# Problem set:
1. In the discussion about NFC tags and device certificates, what was embedded in the camera the writer bought?
2. Resume the discussion about NFC tags and device certificates, picking up after its last line.

# Excerpted text:

☆ ☆ ☆ ☆ ☆

I bought a camera the other day with the nifty feature of having an NFC tag embedded in it to guide your phone to launching (and installing, if necessary) the companion mobile app.

It occurred to me that this is a really good way of establishing a trust path: while they're only using it to guide you to the right app, they could embed a little public key in there. Then you could authenticate the new printer or fridge by physically being near it.

We'd have to extend our UIs a bit to cover these use cases (it should basically act like a trusted self-signed cert), and probably you only want to trust NFC certs for *.local.


Technically, there's no reason why a fridge couldn't have a signed cert tied to some dynamic DNS (e.g. <fridge-serial-number>.<manufacturer>.<tld>).


True, but on many small networks, you aren't addressing the embedded device by a FQDN.

All these appliances should let you change the cert on them, but you still need that initial connection, and at smaller organizations (or households) the certs will never ever be changed.

I used to work on embedded security projects so I care about this; I also realize that's a small portion of the market. I'm okay with making the people connecting to their new printer jump through a hoop in order to reduce the chances of someone hijacking www.paypal.comm but you still have to allow some way in.


True, but on many small networks, you aren't addressing the embedded device by a FQDN.

Why not?


Why should my fridge have a FQD name? What purpose does that serve?

Why install a firewall in each device if you can install one on the router that works for everything?


Why should my fridge have a FQD name? What purpose does that serve?

To allow you to create a signed certificate to authenticate it?

Why install a firewall in each device if you can install one on the router that works for everything?

☆ ☆ ☆ ☆ ☆

[Records of scene-based questions]
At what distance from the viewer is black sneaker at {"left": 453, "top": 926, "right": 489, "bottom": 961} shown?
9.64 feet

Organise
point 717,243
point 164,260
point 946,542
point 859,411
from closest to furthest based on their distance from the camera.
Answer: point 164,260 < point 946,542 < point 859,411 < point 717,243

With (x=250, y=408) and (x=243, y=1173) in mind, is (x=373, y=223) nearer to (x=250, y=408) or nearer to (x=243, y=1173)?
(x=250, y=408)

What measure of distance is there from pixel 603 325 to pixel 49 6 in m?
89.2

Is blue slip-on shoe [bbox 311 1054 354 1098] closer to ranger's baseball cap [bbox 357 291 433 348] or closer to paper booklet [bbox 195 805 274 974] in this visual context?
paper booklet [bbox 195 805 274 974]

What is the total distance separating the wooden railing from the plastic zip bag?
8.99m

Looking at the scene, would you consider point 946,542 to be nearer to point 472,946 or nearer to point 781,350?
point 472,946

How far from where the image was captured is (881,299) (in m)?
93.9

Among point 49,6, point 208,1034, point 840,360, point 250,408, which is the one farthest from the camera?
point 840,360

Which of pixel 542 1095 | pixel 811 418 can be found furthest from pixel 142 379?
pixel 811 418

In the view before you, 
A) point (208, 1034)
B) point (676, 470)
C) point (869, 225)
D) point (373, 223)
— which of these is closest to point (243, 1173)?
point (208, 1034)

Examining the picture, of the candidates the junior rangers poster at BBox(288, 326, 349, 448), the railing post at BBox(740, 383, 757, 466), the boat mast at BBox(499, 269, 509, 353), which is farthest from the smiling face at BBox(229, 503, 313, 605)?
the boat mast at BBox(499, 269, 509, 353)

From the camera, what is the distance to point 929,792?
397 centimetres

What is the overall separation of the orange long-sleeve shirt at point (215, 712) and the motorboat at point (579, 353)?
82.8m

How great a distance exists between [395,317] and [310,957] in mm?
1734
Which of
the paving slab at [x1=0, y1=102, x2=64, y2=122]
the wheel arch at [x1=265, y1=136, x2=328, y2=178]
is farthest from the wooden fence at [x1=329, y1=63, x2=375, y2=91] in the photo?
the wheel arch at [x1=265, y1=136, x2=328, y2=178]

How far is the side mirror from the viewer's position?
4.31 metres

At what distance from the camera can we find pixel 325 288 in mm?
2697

☆ ☆ ☆ ☆ ☆

# Per-task answers:
1. An NFC tag that guides your phone to launch, and install if needed, the companion mobile app.

2.
Having an FQDN doesn't mean you need to install a firewall on your device. You can still use the router's, and even prevent any inbound connections from the WAN to the device.


NAT traversal?


FQDN doesn't have to mean publicly accessible. I have a personal subdomain that points to an internal IP. It's kinda weird to do with IPv4, but it works fine, and with IPv6 it'll be natural, since each device will probably have a globally unique address anyway, even if it can't be accessed outside of your LAN.


But note that only works if the manufacturer can choose the name without an issue from the customer. For things like network appliances in larger companies that aren't going to want [generic number]manufacturer.com but want [my name].corp.[my company].com, you're stuck.


Allow the cert to be configurable, then the company can use its internal CA to give certs to all its appliances.


Yes, that's the status quo, and has been for a while. The point is that's currently the best you can do. For boxes without external exposure, this work won't change anything, but a standardized protocol for dealing with boxes with external exposure would still help some use cases.


Oh god, they have internet fridges now? What on earth for?